- Provided data -
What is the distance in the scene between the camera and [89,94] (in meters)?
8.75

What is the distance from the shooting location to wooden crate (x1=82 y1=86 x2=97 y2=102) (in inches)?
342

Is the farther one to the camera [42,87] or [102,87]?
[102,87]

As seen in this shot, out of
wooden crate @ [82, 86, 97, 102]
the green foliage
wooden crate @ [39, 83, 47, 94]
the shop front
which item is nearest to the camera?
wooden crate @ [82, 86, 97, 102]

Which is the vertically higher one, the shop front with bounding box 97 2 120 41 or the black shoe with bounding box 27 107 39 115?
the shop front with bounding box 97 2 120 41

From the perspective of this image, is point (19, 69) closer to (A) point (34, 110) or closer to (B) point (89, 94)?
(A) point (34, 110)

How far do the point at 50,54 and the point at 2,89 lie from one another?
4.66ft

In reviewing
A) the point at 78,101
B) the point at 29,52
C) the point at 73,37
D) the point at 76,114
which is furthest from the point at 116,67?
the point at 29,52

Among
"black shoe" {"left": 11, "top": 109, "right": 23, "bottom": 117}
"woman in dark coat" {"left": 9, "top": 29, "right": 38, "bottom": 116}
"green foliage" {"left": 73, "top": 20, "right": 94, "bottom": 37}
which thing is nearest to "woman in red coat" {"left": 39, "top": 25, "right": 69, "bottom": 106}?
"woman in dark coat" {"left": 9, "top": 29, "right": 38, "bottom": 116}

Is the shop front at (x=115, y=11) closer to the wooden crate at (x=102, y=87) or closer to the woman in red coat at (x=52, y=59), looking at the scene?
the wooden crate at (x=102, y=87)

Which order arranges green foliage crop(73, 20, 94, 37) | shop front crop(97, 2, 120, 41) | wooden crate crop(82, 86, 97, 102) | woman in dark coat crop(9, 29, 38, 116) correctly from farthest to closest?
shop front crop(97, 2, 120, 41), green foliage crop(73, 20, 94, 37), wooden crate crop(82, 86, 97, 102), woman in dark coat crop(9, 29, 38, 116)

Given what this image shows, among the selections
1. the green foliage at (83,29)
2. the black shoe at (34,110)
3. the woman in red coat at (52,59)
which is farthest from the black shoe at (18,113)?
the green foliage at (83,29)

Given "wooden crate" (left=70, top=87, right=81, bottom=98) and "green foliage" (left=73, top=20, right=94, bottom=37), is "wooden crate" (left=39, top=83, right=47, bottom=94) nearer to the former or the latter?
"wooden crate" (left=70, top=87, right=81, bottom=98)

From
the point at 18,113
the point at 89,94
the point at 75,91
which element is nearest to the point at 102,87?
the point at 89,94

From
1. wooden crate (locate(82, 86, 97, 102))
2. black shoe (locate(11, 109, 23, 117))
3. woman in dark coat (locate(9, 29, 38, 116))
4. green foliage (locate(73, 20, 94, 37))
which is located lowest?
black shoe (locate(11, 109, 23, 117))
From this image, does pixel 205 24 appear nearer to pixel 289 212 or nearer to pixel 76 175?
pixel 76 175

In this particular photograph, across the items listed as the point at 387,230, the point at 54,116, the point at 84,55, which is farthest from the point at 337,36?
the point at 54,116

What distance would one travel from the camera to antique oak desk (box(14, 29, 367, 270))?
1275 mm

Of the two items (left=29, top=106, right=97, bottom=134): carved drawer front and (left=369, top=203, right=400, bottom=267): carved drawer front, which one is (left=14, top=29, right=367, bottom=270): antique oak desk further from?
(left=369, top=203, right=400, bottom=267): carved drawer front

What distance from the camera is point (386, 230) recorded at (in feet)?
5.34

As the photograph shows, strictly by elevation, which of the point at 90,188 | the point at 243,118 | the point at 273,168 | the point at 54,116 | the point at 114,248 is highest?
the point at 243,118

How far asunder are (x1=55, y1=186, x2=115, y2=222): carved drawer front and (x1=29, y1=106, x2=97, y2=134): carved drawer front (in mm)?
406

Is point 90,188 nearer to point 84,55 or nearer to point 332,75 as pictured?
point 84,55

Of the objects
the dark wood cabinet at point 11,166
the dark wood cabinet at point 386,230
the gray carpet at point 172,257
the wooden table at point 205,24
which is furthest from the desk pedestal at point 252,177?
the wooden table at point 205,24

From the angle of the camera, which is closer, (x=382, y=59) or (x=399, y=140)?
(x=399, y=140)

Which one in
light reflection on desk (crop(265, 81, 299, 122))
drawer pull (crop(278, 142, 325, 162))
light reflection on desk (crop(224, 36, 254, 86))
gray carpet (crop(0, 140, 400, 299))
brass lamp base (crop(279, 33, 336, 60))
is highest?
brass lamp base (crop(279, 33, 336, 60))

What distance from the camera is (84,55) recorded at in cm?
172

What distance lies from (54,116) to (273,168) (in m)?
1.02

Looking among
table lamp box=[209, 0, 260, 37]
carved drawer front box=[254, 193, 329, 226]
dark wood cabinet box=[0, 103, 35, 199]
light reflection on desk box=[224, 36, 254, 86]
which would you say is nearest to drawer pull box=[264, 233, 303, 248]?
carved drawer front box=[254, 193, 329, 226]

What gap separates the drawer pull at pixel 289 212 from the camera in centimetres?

- Goal of the exercise -
Reproduce all of the material above, replacing "drawer pull" with "drawer handle" every time it occurs and leaving everything else unchanged.

- Final answer -
What is the distance in the scene between the camera and [89,94] (in meters)?
8.75

What is the distance from the shooting location to wooden crate (x1=82 y1=86 x2=97 y2=102) (in inches)?
342

Is the farther one to the camera [42,87] or [102,87]?
[102,87]

As seen in this shot, out of
wooden crate @ [82, 86, 97, 102]
the green foliage
wooden crate @ [39, 83, 47, 94]
the shop front
which item is nearest to the camera?
wooden crate @ [82, 86, 97, 102]

Which is the vertically higher one, the shop front with bounding box 97 2 120 41 or the black shoe with bounding box 27 107 39 115?
the shop front with bounding box 97 2 120 41

From the perspective of this image, is point (19, 69) closer to (A) point (34, 110) or closer to (B) point (89, 94)?
(A) point (34, 110)

How far do the point at 50,54 and the point at 2,89 lie from one another?
4.66ft

In reviewing
A) the point at 78,101
B) the point at 29,52
C) the point at 73,37
D) the point at 76,114
which is furthest from the point at 116,67?
the point at 29,52

Among
"black shoe" {"left": 11, "top": 109, "right": 23, "bottom": 117}
"woman in dark coat" {"left": 9, "top": 29, "right": 38, "bottom": 116}
"green foliage" {"left": 73, "top": 20, "right": 94, "bottom": 37}
which thing is nearest to "woman in red coat" {"left": 39, "top": 25, "right": 69, "bottom": 106}?
"woman in dark coat" {"left": 9, "top": 29, "right": 38, "bottom": 116}

Is the shop front at (x=115, y=11) closer to the wooden crate at (x=102, y=87) or closer to the woman in red coat at (x=52, y=59), looking at the scene?
the wooden crate at (x=102, y=87)

Which order arranges green foliage crop(73, 20, 94, 37) | shop front crop(97, 2, 120, 41) | wooden crate crop(82, 86, 97, 102) | woman in dark coat crop(9, 29, 38, 116) correctly from farthest to closest?
shop front crop(97, 2, 120, 41), green foliage crop(73, 20, 94, 37), wooden crate crop(82, 86, 97, 102), woman in dark coat crop(9, 29, 38, 116)

Given what this image shows, among the selections
1. the green foliage at (83,29)
2. the black shoe at (34,110)
3. the woman in red coat at (52,59)
which is farthest from the black shoe at (18,113)?
the green foliage at (83,29)

Given "wooden crate" (left=70, top=87, right=81, bottom=98) and "green foliage" (left=73, top=20, right=94, bottom=37), is "wooden crate" (left=39, top=83, right=47, bottom=94) nearer to the former or the latter?
"wooden crate" (left=70, top=87, right=81, bottom=98)

From
the point at 18,113
the point at 89,94
the point at 75,91
which element is nearest to the point at 102,87?
the point at 89,94

From
1. wooden crate (locate(82, 86, 97, 102))
2. black shoe (locate(11, 109, 23, 117))
3. woman in dark coat (locate(9, 29, 38, 116))
4. green foliage (locate(73, 20, 94, 37))
which is located lowest?
black shoe (locate(11, 109, 23, 117))
From this image, does pixel 205 24 appear nearer to pixel 289 212 or nearer to pixel 76 175?
pixel 76 175

In this particular photograph, across the items listed as the point at 387,230, the point at 54,116, the point at 84,55, which is farthest from the point at 337,36?
the point at 54,116

What distance would one travel from the camera to antique oak desk (box(14, 29, 367, 270))?
1275 mm

Of the two items (left=29, top=106, right=97, bottom=134): carved drawer front and (left=369, top=203, right=400, bottom=267): carved drawer front, which one is (left=14, top=29, right=367, bottom=270): antique oak desk further from?
(left=369, top=203, right=400, bottom=267): carved drawer front

What distance from the camera is point (386, 230) recorded at (in feet)?
5.34

As the photograph shows, strictly by elevation, which of the point at 90,188 | the point at 243,118 | the point at 273,168 | the point at 54,116 | the point at 114,248 is highest?
the point at 243,118

How far asunder are (x1=55, y1=186, x2=115, y2=222): carved drawer front and (x1=29, y1=106, x2=97, y2=134): carved drawer front (in mm)?
406

Is point 90,188 nearer to point 84,55 or nearer to point 332,75 as pictured?
point 84,55

Of the objects
the dark wood cabinet at point 11,166
the dark wood cabinet at point 386,230
the gray carpet at point 172,257
the wooden table at point 205,24
which is furthest from the desk pedestal at point 252,177?
the wooden table at point 205,24

From the angle of the camera, which is closer, (x=382, y=59) or (x=399, y=140)?
(x=399, y=140)

Which one in
light reflection on desk (crop(265, 81, 299, 122))
drawer handle (crop(278, 142, 325, 162))
light reflection on desk (crop(224, 36, 254, 86))
gray carpet (crop(0, 140, 400, 299))
brass lamp base (crop(279, 33, 336, 60))
is highest?
brass lamp base (crop(279, 33, 336, 60))

What distance from the camera is (84,55) recorded at in cm?
172

What distance lies from (54,116) to (273,168) (in m)?
1.02

Looking among
table lamp box=[209, 0, 260, 37]
carved drawer front box=[254, 193, 329, 226]
dark wood cabinet box=[0, 103, 35, 199]
light reflection on desk box=[224, 36, 254, 86]
which would you say is nearest to drawer handle box=[264, 233, 303, 248]?
carved drawer front box=[254, 193, 329, 226]

What gap separates the drawer handle at pixel 289 212 from the camera in centimetres?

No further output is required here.